## Your task
Continue the passage about waiting for a baby's birth from the point where it ends.

## Selected extract
Instead of watching Eli take like a champ to the binky I ached to hold him, sniff him and learn him. I might have cried but I don't totally remember that either. For Henry, I hope to be awake and feeling and present. But I've never done that and I'm scared which I don't like to be so instead I feel a bit shut down and, like I said, surprised that the due date is approaching. I console myself with mantras about how it's been done a billion times over and women survive but the unknown is a dark place no matter how many women have come through it safely and smiling.
Bubbling not so far below the surface is a giddiness too. The secret of the boy that is Henry will start to blossom on his birthday. Eli has taught me that birth is just the beginning of the unfolding of a boy, a life, a path, a story. My job, as far as I can tell, is to stand by and marvel and do my best to get the more dangerous objects out of their paths.
Delivery... hmmm... By the time my two popped out I just wanted them out. They were both late - one 5 days the other 6. I didn't care how they got out. I was huge. I was ready. You will be ready, too. :-)

## Dataset
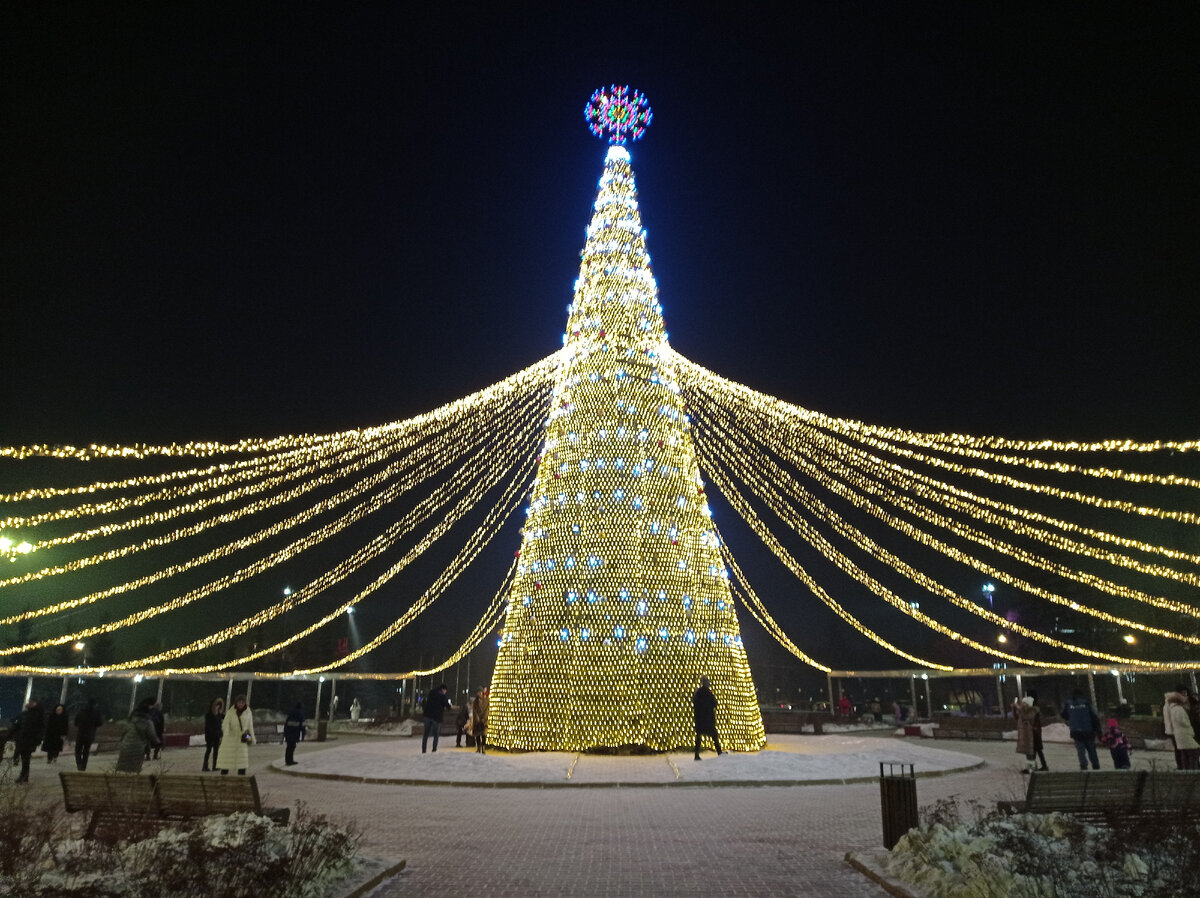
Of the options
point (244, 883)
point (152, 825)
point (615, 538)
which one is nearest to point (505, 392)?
point (615, 538)

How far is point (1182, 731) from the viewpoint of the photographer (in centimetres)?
1184

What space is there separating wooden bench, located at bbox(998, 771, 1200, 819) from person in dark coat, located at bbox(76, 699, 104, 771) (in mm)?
14980

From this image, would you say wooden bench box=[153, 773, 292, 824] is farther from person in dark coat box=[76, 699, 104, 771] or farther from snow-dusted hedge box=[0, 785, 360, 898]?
person in dark coat box=[76, 699, 104, 771]

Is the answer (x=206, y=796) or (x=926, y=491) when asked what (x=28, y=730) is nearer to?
(x=206, y=796)

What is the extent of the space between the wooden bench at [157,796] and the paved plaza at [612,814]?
51.3 inches

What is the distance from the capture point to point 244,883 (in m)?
4.83

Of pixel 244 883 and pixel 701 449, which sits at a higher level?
pixel 701 449

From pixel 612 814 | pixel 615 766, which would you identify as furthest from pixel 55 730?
pixel 612 814

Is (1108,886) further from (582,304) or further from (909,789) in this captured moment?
(582,304)

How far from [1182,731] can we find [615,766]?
8.89 m

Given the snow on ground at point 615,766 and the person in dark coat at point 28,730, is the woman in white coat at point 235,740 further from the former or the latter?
the person in dark coat at point 28,730

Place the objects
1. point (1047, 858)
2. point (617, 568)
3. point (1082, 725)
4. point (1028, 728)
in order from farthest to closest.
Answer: point (617, 568)
point (1028, 728)
point (1082, 725)
point (1047, 858)

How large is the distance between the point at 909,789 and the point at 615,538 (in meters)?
9.19

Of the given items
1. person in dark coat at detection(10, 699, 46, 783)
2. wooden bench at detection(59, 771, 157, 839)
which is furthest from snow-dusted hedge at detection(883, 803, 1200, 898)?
person in dark coat at detection(10, 699, 46, 783)
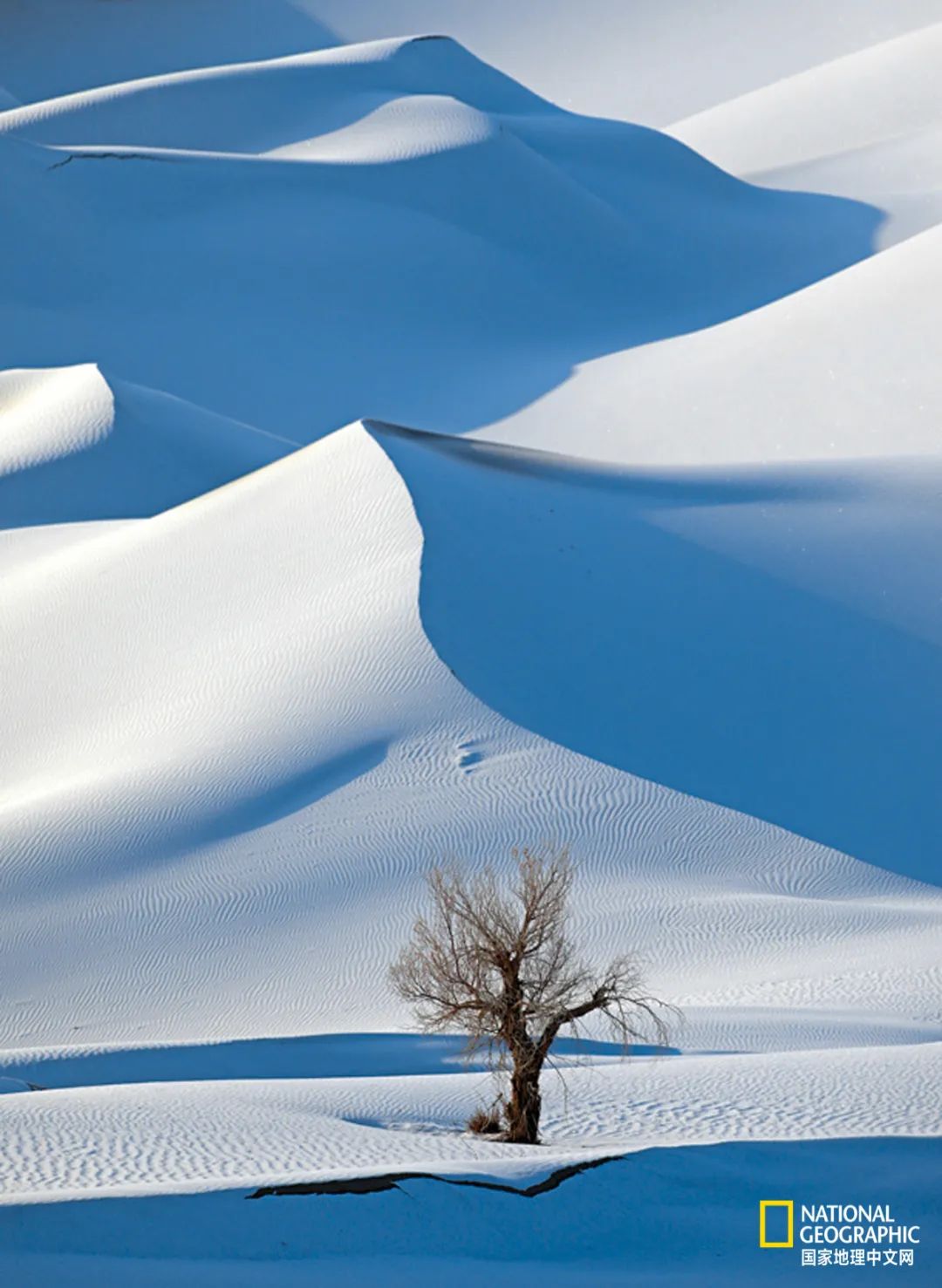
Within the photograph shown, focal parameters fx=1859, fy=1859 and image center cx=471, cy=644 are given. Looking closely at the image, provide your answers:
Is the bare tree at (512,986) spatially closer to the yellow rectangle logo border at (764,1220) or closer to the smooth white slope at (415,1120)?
the smooth white slope at (415,1120)

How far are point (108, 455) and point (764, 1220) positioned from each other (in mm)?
19054

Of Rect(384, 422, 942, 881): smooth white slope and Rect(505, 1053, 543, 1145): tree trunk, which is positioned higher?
Rect(384, 422, 942, 881): smooth white slope

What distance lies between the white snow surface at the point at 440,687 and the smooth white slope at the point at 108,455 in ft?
0.22

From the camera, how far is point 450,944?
7297 millimetres

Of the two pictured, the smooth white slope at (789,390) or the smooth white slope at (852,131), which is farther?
the smooth white slope at (852,131)

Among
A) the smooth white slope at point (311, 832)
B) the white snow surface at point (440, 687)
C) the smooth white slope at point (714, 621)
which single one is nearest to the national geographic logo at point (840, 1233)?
the white snow surface at point (440, 687)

## Written reply
LBC
Posted by: LadyBug Crossing | May 29, 2006 at 10:04 PM
Okay, kid, it is going to hurt, right? But this will pass and you will be very happy. So not to worry, okay?
Posted by: Old Horsetail Snake | May 30, 2006 at 01:39 AM
Soon you will be marveling all over again! I can't wait to hear all about it!
I totally understand your fears about birthing after the C. I delivered my little guy surgically too... though I hadn't planned to. Either way, you still get the Grand Prize: HENRY!
Everything will be OK... Tom Petty was right -- The waiting IS the hardest part.
Posted by: Marie | May 30, 2006 at 03:38 AM
I understand everything you say here. Fortunately, time will make it all happen fears and all. And you are ready. I can tell.
Posted by: raehan | May 30, 2006 at 12:23 PM
For me, my second C-section was a million times better than my first. I was fully coherent and actually felt great. Not having to labor made all the difference in the world. The reality of 'them' is something that I still struggle with, it still surprises me -- quite frequently-- that these are my kids, and they are here to stay.
Posted by: Lissi | May 30, 2006 at 11:00 PM
I understand the fear of the unknown and I won't even try to explain about not being afraid. You are ready to do this, I can feel it in your words. Open your eyes and take in every moment and let the experience unfold for you like turning the pages of a book. You write the story.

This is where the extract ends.